Below is an example of how to use the model for inference or refer to inference.py in files section:

```python
from unsloth import FastLanguageModel, is_bfloat16_supported
from vllm import SamplingParams
from huggingface_hub import snapshot_download
model, tokenizer = FastLanguageModel.from_pretrained(
    model_name="iimran/Qwen2.5-3B-R1-MedicalReasoner",
    load_in_4bit=True,
    fast_inference=True,
    gpu_memory_utilization=0.5
)
lora_rank = 64
model = FastLanguageModel.get_peft_model(
    model,
    r=lora_rank,
    target_modules=["q_proj", "k_proj", "v_proj", "o_proj",
                    "gate_proj", "up_proj", "down_proj"],
    lora_alpha=lora_rank,
    use_gradient_checkpointing="unsloth",
    random_state=3407,
)
lora_path = snapshot_download("iimran/Qwen2.5-3B-R1-MedicalReasoner-lora-adapter")
print("LoRA adapter downloaded to:", lora_path)
model.load_lora(lora_path)
SYSTEM_PROMPT = (
    "Respond in the following format:\n"
    "<reasoning>\n"
    "...\n"
    "</reasoning>\n"
    "<answer>\n"
    "...\n"
    "</answer>"
)
USER_PROMPT = (
    "In the context of disseminated intravascular coagulation (DIC), "
    "which blood component is expected to show an increase due to the excessive breakdown of fibrin?"
)
text = tokenizer.apply_chat_template(
    [
        {"role": "system", "content": SYSTEM_PROMPT},
        {"role": "user", "content": USER_PROMPT},
    ],
    tokenize=False,
    add_generation_prompt=True
)
sampling_params = SamplingParams(
    temperature=0.1,
    top_p=0.95,
    max_tokens=4096,
)
outputs = model.fast_generate(
    text,
    sampling_params=sampling_params,
    lora_request=None
)
print(outputs[0].outputs[0].text)
```

### Adapter Integration

For further fine-tuning or experiments with LoRA adapters, the LoRA adapter for this model is available in a separate repository.

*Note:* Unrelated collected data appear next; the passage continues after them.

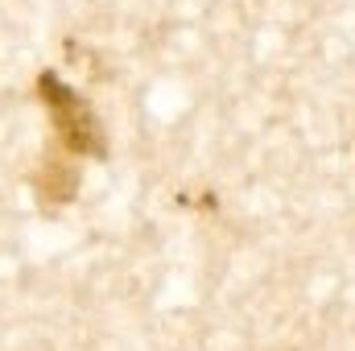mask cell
<instances>
[{
    "label": "cell",
    "instance_id": "obj_1",
    "mask_svg": "<svg viewBox=\"0 0 355 351\" xmlns=\"http://www.w3.org/2000/svg\"><path fill=\"white\" fill-rule=\"evenodd\" d=\"M37 87H42V99H46L50 112H54V124H58L62 141H67L75 153L103 157V149H107V145H103V128H99V120H95V112H91L87 103L67 87L58 75H42Z\"/></svg>",
    "mask_w": 355,
    "mask_h": 351
}]
</instances>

- **LoRA Adapter Repo:** [iimran/Qwen2.5-3B-R1-MedicalReasoner-lora-adapter](https://huggingface.co/iimran/Qwen2.5-3B-R1-MedicalReasoner-lora-adapter)

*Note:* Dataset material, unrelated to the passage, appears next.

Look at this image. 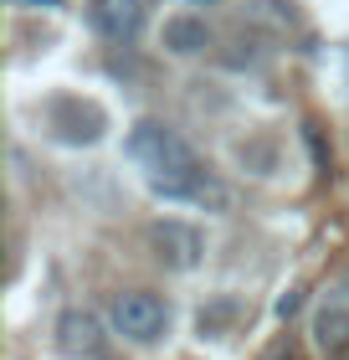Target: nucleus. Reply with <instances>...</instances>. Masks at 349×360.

To download and integrate the LoRA adapter:
```python
from huggingface_hub import snapshot_download

# Download the LoRA adapter repository:
lora_path = snapshot_download("iimran/Qwen2.5-3B-R1-MedicalReasoner-lora-adapter")
print("LoRA adapter downloaded to:", lora_path)

# Load the adapter into the model:
model.load_lora(lora_path)
```

## Installation

To use this model, install the required packages:
```bash
pip install unsloth vllm trl datasets huggingface-hub
```

A compatible GPU is recommended for optimal performance.

## Citation

If you use **Qwen2.5-3B-R1-MedicalReasoner** in your research, please cite:
```bibtex
@misc{sarwar2025reinforcement,
  author = {Imran Sarwar and Muhammad Rouf Mustafa},
  title = {Reinforcement Learning Elevates Qwen2.5-3B Medical Reasoning Performance},
  year = {2025},
  month = {Apr},
  day = {10},
  publisher = {Imran Sarwar's Blog},
  howpublished = {\url{https://www.imransarwar.com/blog-posts/Reinforcement-Learning-Elevates-Qwen2.5-Medical-Reasoning-Performance.html}},
  note = {Accessed: 2025-04-09}
}
```

```bibtex
@misc{Qwen2.5-3B-R1-MedicalReasoner,
  authors = {Imran Sarwar, Muhammad Rouf Mustafa},
  title = {Qwen 2.5-3B Meets Deepseek R1: A Fine-Tuned Medical Reasoning Model for Enhanced Diagnostics},
  year = {2025},
  publisher = {Hugging Face},
  url = {https://huggingface.co/iimran/Qwen2.5-3B-R1-MedicalReasoner}
}
```

## Disclaimer

This model is intended for research and educational purposes only. It should not be used as the sole basis for clinical decision-making. All outputs should be validated by qualified healthcare professionals.